Excerpted text
OR, I could do what I said, not read "good books" and be better prepared for the test.

These tests have common words. It makes absolutely no sense to read anything outside of those words in context to prepare for the GRE.


This is why flash cards are successful.

That is the only way to actually know the definition of the word. Strictly using context can cause you to fall in a trap. There are many words that are primarily used in one context which gives misleading definitions. For example, "belligerent" is often paired with alcohol. As a result, it may appear that "belligerent" has a definition relevant to alcohol or drunkenness when in reality it doesn't.
Frankly, all that this proves is that you have poor reading comprehension


Smiley: dubious

Studying words on flash cards that traditionally appear on a test as opposed to hoping to coincidentally run into them in novels is more like logic than anything else. There's nothing wrong with learning these words through leisure, but this isn't leisure time. It's study time for a specific test with specific words.

Entries from the dataset
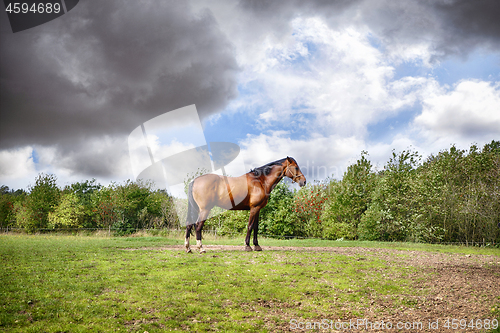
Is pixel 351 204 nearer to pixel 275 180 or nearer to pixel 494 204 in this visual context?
pixel 494 204

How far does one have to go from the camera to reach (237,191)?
1177 cm

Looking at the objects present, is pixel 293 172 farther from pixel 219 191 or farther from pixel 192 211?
pixel 192 211

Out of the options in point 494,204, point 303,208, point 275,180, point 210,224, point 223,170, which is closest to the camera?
point 275,180

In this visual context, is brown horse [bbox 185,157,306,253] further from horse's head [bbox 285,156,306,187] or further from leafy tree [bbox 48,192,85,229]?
leafy tree [bbox 48,192,85,229]

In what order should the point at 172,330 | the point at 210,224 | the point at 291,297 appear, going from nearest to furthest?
1. the point at 172,330
2. the point at 291,297
3. the point at 210,224

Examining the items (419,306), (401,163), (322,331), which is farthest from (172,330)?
(401,163)

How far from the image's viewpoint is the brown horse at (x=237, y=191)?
11492mm

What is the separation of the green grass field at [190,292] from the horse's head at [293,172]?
10.6 ft

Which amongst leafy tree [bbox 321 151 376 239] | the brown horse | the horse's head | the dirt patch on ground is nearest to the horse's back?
the brown horse

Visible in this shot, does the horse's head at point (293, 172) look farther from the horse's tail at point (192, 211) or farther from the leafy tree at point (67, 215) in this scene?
the leafy tree at point (67, 215)

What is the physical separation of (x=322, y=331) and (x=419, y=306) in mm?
2434

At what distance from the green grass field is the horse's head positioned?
3.24 m

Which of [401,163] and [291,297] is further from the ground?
[401,163]

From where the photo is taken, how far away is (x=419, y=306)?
6.09 metres
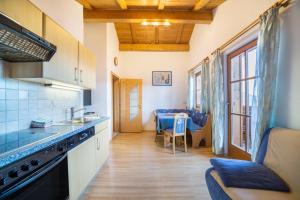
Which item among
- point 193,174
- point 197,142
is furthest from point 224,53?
point 193,174

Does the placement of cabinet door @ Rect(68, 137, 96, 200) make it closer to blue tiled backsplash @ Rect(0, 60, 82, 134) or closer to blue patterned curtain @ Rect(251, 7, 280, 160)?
blue tiled backsplash @ Rect(0, 60, 82, 134)

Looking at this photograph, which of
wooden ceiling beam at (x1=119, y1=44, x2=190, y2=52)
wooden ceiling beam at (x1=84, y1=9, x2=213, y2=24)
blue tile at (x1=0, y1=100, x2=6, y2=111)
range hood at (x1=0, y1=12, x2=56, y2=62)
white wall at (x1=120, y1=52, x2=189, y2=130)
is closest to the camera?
range hood at (x1=0, y1=12, x2=56, y2=62)

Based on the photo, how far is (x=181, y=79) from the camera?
7219mm

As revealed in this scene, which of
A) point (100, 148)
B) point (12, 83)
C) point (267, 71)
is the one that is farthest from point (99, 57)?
point (267, 71)

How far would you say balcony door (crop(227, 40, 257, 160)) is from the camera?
320 centimetres

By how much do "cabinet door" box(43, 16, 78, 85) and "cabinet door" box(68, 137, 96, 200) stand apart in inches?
32.5

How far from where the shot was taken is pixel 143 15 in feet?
14.9

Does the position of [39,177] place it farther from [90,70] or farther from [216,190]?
[90,70]

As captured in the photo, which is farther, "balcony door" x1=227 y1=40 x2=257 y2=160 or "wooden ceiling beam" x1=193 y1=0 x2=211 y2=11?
"wooden ceiling beam" x1=193 y1=0 x2=211 y2=11

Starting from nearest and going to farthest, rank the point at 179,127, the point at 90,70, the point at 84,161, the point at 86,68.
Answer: the point at 84,161
the point at 86,68
the point at 90,70
the point at 179,127

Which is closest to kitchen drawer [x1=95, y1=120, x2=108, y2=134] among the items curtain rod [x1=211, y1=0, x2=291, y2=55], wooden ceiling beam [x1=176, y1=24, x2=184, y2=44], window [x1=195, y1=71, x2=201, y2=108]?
curtain rod [x1=211, y1=0, x2=291, y2=55]

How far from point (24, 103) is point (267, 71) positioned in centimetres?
270

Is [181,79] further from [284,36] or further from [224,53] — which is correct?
[284,36]

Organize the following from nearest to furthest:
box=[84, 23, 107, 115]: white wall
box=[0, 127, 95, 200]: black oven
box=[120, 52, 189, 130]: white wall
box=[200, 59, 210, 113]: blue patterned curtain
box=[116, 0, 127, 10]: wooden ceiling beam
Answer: box=[0, 127, 95, 200]: black oven < box=[116, 0, 127, 10]: wooden ceiling beam < box=[200, 59, 210, 113]: blue patterned curtain < box=[84, 23, 107, 115]: white wall < box=[120, 52, 189, 130]: white wall
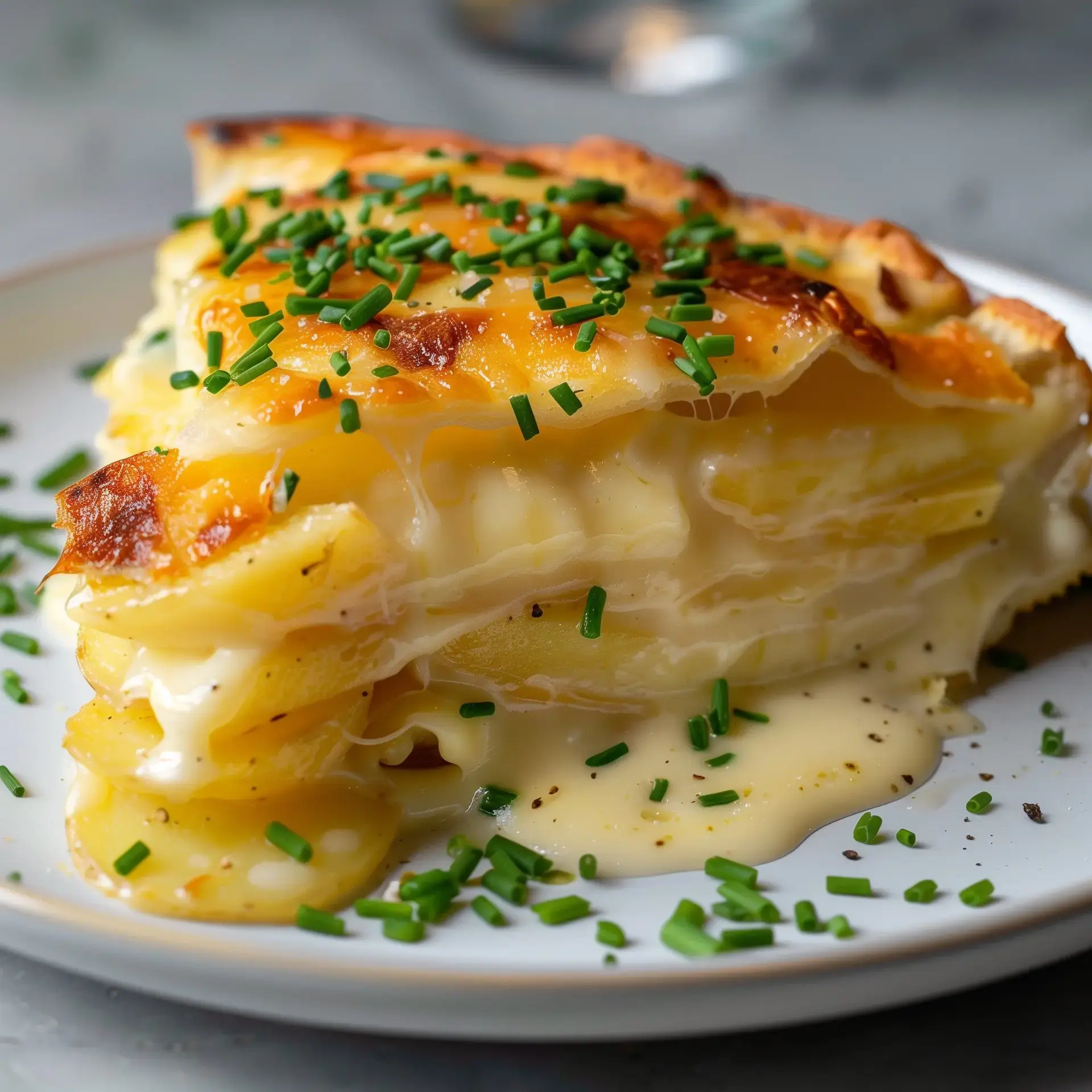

Task objective
Reproduce everything in the GRE vocabulary passage from "These tests have" down to "cards are successful.". These rows have no connection to the GRE vocabulary passage.

The completed task
These tests have common words. It makes absolutely no sense to read anything outside of those words in context to prepare for the GRE.


This is why flash cards are successful.